Trois semaines, bon sang je ne me souviens de rien enfin si juste de ce que j'ai vécu durant ces trois semaines.
- Moira, je sais que je ne devrai pas te le dire mais j'ai besoin de partager cela et je pense que le faire avec toi et ce qui est le mieux... Pendant que je dormais j'ai vu Oliver... Il était si beau... Je ne voulais pas le quitter...
Ma dernière phrase se meurt dans un sanglot. Ma belle mère s'approche de moi et essuie mes larmes, elle est silencieuse elle ne dit rien.
- Moira, pourquoi je n'arrive pas à bouger mes jambes... Est ce que je suis paralysées ?
- Quoi ! Non bien sur que non tu ne l'es pas, tu es plâtrée... Tu as deux énormes plâtre aux jambes... Felicity tu ne te rappelles vraiment de rien ?
- Non, mais si je suis dans cet état, je suppose que j'ai été victime d'un accident...
- Une grenade a explosé dans les locaux de Qc... Près du département informatique... Je suis désolé ma chérie...
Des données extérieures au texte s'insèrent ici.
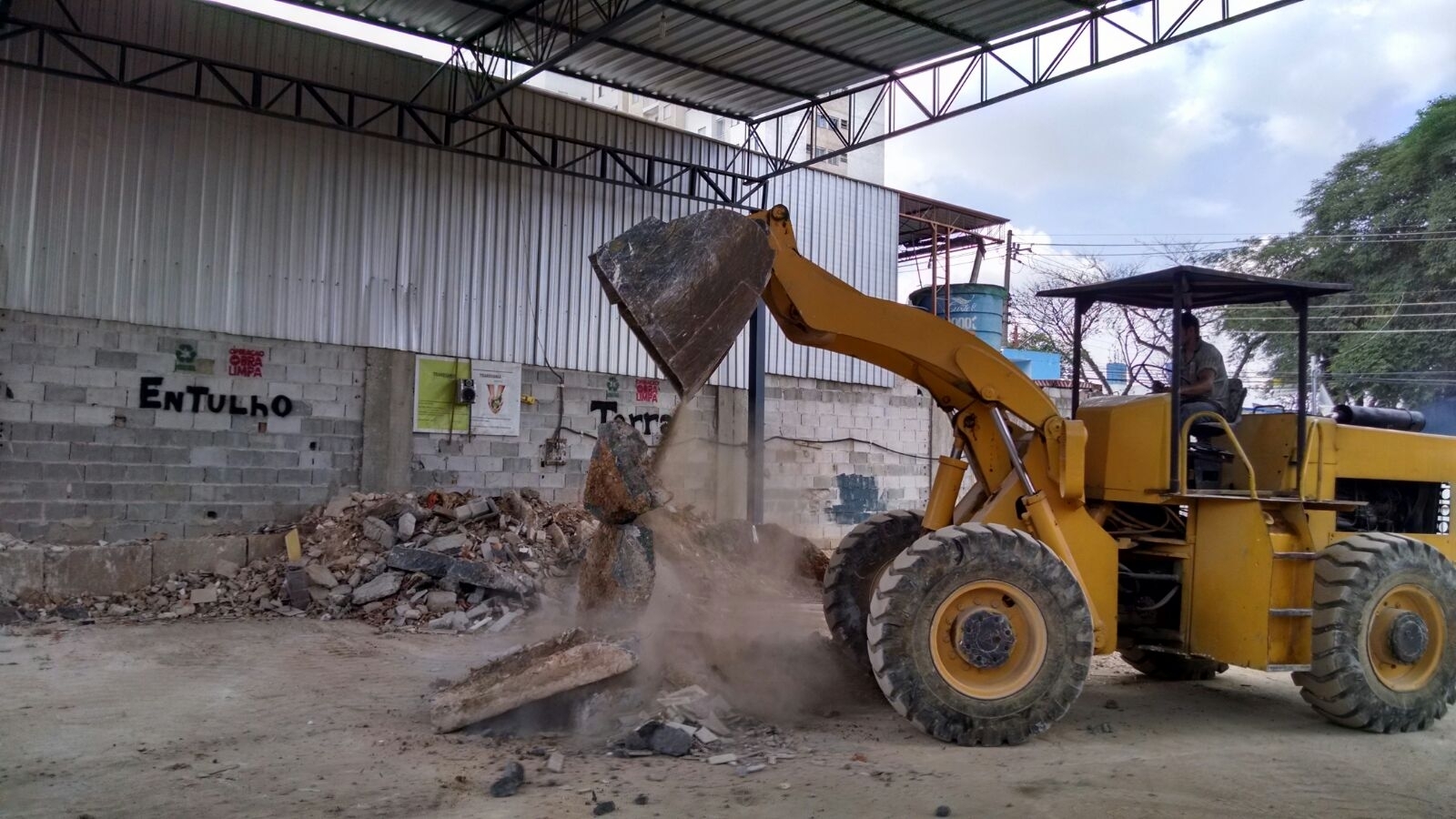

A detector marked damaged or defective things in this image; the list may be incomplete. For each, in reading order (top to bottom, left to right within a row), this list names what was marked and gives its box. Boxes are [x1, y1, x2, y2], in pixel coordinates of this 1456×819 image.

broken concrete slab [586, 419, 666, 521]
broken concrete slab [0, 546, 45, 597]
broken concrete slab [45, 542, 151, 593]
broken concrete slab [152, 539, 246, 582]
broken concrete slab [349, 571, 400, 604]
broken concrete slab [575, 524, 655, 615]
broken concrete slab [433, 630, 637, 732]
Une grenade ! Qui a bien pu balancer une grenade... Je suis allongé sur ce lit parce que je me trouvais la ce jour la... Comme tout les jours d'ailleurs. Je n'ai pas le temps de poser d'autre question à ma belle mère que l'on frappe doucement à la porte. Elle s'ouvre, j'aperçois la chevelure châtain de ma fille, elle est comme d'habitude dans les bras de son garde du corps enfin c'est ce que je pense jusqu'a ce que je pose les yeux sur l'homme.
- Oliver !
Je ne sais que penser mais je suis sur que c'est lui, alors je n'ai pas rêvé, c'est bien lui qui me parlait, toute ces choses qu'il m'a dite, c'est bien lui qui les a prononcé pendant tout ce temps où je pensais rêver il était la... Je n'y comprends rien, il est censé être mort et enterré.
- Maman...
Lexie se jette doucement sur moi, Moira la soulève et l'assoit sur mon lit. Oliver quand à lui est resté près de la porte, il n'a pas bougé... Ma fille m'embrasse, je la serre contre moi avec mon bras valide.
- Maman, papa est revenu... Il est la maman... Et tu avais raison il est très gentil...
Je regarde Moira, je ne comprends pas ce qui se passe, pourquoi Oliver est la, il s'avance vers moi doucement. Il pose une main sur l'épaule de sa mère, il a les yeux embués...
Ma belle mère se lève et prend la main de Lexie.
- Vient ma puce, allons voir si maman peut avoir quelque chose à manger...
Ma fille m'embrasse avant de poser sa main dans celle de Moira le sourire sur les lèvres.
Une fois la porte close, Oliver prend place sur le fauteuil qu'occupait sa mère avant son arrivé.